The current “suspension” of licensing for the PokerStars brand by the New Jersey Department of Gaming Enforcement due to their management issues will probably now be reviewed also. PokerStars had entered into a deal with Resorts International that were stymied by the suspension of licensing and, with the new ownership in Amaya Gaming, they might be jumping into the game in New Jersey if Amaya can secure the licensing.
Nevada may also become a new playground for the Amaya/PokerStars brand. Amaya has a deal in place with the Golden Nugget for an online poker operation in the Silver State but, to this date, they haven’t pulled the trigger on opening up a site. The Golden Nugget (also licensed in New Jersey) may want to bring the Amaya/PokerStars team, with their new toy in their pocket, into the fray quickly.
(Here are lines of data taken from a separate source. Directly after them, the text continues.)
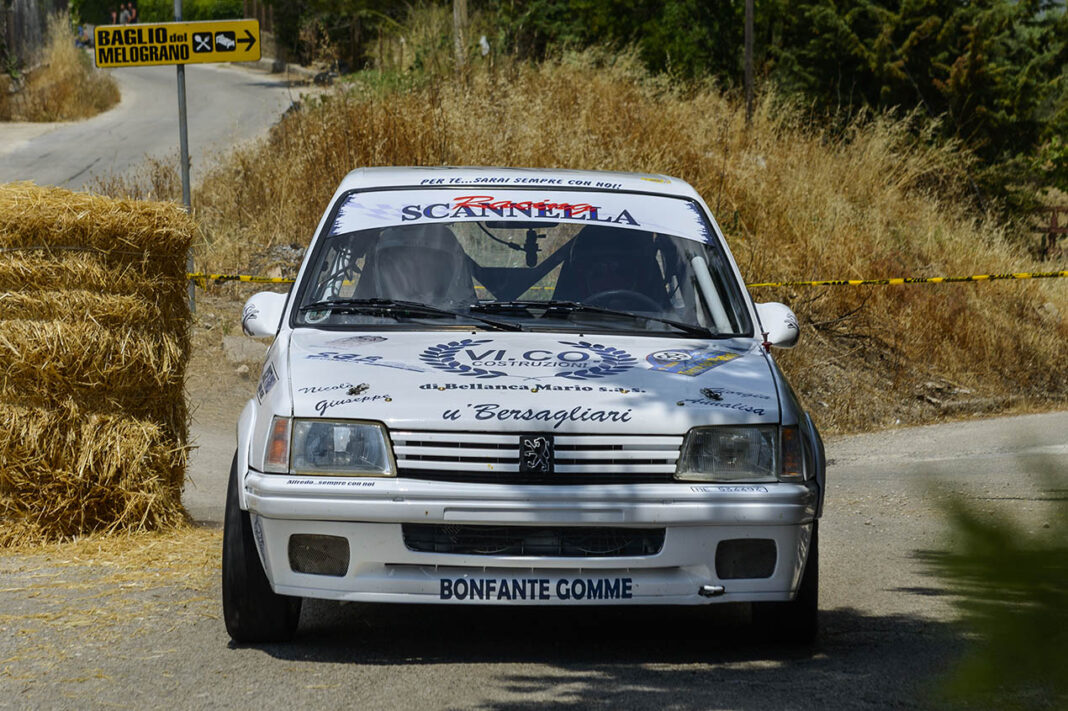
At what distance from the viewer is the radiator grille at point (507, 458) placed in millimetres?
4043

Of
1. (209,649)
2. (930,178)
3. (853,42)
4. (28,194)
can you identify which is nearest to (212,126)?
(853,42)

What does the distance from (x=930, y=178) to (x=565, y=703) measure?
18532 mm

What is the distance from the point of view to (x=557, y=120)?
17.2 metres

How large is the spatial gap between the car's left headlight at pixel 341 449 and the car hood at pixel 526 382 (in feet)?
0.13

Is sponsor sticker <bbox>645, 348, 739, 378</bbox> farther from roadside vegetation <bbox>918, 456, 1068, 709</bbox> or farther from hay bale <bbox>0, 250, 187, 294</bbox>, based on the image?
roadside vegetation <bbox>918, 456, 1068, 709</bbox>

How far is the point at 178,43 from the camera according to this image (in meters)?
11.6

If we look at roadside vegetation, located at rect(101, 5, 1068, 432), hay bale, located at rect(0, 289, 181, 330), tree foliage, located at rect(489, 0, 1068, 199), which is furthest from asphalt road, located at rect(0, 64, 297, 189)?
hay bale, located at rect(0, 289, 181, 330)

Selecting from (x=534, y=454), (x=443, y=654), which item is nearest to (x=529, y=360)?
(x=534, y=454)

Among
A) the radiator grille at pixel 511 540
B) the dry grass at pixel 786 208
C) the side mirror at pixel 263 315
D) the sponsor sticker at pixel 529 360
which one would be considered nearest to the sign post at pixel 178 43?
the dry grass at pixel 786 208

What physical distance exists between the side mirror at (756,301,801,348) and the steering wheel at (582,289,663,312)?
0.42m

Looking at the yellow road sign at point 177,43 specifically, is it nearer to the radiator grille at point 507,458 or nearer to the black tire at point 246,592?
the black tire at point 246,592

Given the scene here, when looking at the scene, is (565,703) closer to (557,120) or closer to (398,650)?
(398,650)

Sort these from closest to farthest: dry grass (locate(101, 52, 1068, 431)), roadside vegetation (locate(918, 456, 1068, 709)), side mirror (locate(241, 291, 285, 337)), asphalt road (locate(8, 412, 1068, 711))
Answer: roadside vegetation (locate(918, 456, 1068, 709)) < asphalt road (locate(8, 412, 1068, 711)) < side mirror (locate(241, 291, 285, 337)) < dry grass (locate(101, 52, 1068, 431))

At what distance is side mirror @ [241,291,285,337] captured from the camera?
512 cm
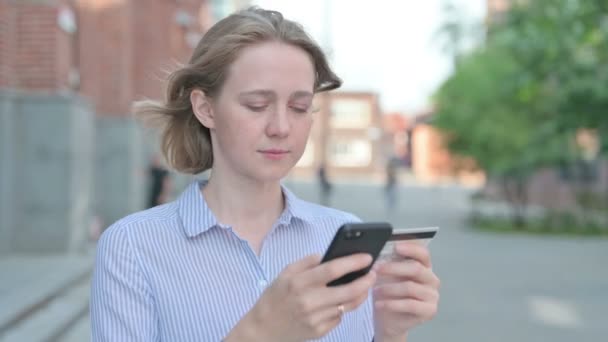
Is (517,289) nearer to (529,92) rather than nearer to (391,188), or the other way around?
(529,92)

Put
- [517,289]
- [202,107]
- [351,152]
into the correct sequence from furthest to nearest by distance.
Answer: [351,152]
[517,289]
[202,107]

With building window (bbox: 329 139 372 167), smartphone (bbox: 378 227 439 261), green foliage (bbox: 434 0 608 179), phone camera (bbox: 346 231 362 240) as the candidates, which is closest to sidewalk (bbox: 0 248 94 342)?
smartphone (bbox: 378 227 439 261)

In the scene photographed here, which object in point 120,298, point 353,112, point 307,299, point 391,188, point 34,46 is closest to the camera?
point 307,299

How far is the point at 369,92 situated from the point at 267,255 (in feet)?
264

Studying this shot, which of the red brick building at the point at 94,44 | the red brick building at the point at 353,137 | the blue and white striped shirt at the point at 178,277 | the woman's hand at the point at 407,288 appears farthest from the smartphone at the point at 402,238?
the red brick building at the point at 353,137

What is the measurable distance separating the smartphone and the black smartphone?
0.16 ft

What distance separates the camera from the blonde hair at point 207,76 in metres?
1.80

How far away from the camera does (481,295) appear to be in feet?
35.2

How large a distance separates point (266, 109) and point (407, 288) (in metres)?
0.50

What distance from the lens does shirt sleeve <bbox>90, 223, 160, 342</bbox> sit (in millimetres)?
1694

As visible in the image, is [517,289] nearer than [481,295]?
No

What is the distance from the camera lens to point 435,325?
8344 mm

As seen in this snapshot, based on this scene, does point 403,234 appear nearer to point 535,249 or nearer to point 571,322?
point 571,322

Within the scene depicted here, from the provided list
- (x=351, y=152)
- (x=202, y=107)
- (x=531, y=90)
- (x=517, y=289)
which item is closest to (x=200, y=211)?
(x=202, y=107)
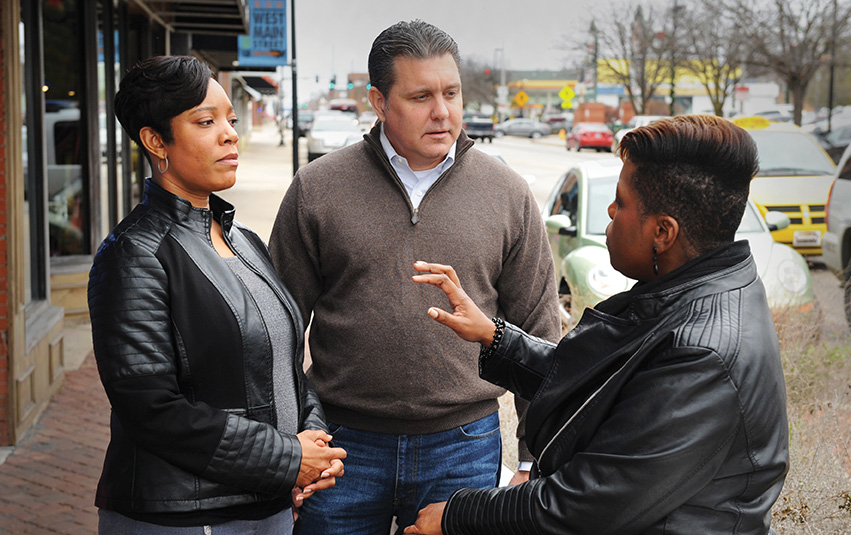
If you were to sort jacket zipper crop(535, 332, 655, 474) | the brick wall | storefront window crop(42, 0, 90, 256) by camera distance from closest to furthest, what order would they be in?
jacket zipper crop(535, 332, 655, 474) < the brick wall < storefront window crop(42, 0, 90, 256)

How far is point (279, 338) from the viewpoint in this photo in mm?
2318

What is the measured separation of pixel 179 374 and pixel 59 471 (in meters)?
3.87

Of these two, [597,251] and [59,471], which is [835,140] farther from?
[59,471]

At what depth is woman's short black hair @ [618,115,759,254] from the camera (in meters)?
1.82

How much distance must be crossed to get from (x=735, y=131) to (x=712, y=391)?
53 cm

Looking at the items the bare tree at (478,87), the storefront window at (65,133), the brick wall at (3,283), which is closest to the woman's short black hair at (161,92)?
the brick wall at (3,283)

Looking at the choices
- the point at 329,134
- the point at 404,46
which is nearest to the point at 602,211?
the point at 404,46

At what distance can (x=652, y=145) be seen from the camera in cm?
186

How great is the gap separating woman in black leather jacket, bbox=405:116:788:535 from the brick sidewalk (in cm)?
354

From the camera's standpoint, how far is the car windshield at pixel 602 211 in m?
8.09

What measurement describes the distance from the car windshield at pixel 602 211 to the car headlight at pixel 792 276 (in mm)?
512

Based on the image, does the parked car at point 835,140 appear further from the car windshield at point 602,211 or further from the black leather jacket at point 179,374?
A: the black leather jacket at point 179,374

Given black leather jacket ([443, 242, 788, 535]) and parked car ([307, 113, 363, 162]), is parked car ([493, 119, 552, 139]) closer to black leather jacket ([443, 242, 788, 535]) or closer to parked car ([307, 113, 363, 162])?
parked car ([307, 113, 363, 162])

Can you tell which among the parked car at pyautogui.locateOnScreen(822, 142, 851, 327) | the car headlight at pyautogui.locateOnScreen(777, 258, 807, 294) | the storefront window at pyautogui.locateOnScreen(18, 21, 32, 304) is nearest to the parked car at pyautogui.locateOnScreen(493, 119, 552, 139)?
the parked car at pyautogui.locateOnScreen(822, 142, 851, 327)
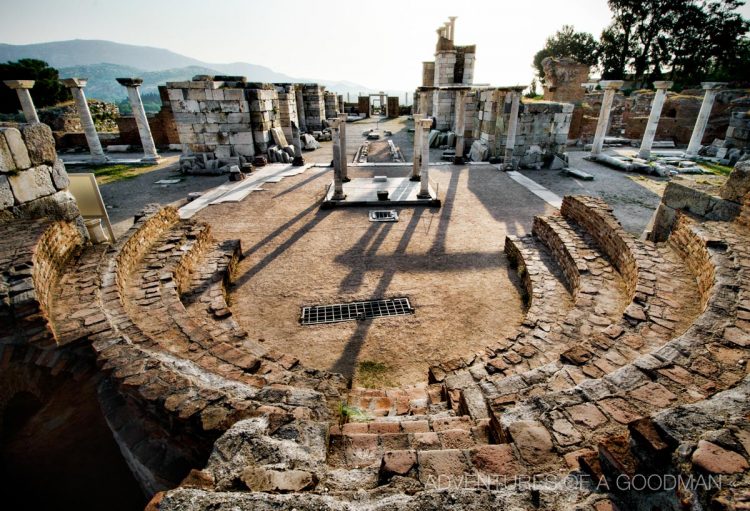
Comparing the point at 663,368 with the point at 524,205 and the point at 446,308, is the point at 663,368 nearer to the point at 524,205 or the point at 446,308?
the point at 446,308

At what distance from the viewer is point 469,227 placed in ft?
30.6

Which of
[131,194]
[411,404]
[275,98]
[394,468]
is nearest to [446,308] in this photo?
[411,404]

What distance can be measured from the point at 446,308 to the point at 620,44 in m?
49.5

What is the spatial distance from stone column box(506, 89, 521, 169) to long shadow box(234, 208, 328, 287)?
8685 millimetres

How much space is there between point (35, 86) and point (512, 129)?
32004mm

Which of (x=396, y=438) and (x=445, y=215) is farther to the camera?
(x=445, y=215)

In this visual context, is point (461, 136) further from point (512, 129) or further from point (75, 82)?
point (75, 82)

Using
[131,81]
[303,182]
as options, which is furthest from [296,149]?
[131,81]

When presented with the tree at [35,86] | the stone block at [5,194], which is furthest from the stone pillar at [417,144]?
Answer: the tree at [35,86]

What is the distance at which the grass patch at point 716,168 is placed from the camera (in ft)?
49.0

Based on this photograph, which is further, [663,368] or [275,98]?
[275,98]

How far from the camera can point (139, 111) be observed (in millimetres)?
16484

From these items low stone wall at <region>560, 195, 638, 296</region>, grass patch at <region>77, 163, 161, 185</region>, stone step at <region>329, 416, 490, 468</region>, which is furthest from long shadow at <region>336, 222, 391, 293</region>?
grass patch at <region>77, 163, 161, 185</region>

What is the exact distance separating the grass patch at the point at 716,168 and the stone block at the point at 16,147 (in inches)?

Another battleground – California – is a bit murkier. Due to the “bad actor” language that has been presented for any California online poker legislation, it may still prevent the new Amaya/PokerStars brand from entering the state. The “bad actor” clause covers pretty much every part of an online gaming operation – including personnel, software and other matters – that operated in the United States after December 31, 2006. As such, even though the management may have changed with PokerStars/Full Tilt Poker, the “bad actor” language might still prevent their entry.
The ink on the deal is not quite dried yet, so some situations may change. But the ability of Amaya Gaming to pick up the most powerful online poker room in the industry may cause a seismic shift in the U. S. online poker scene.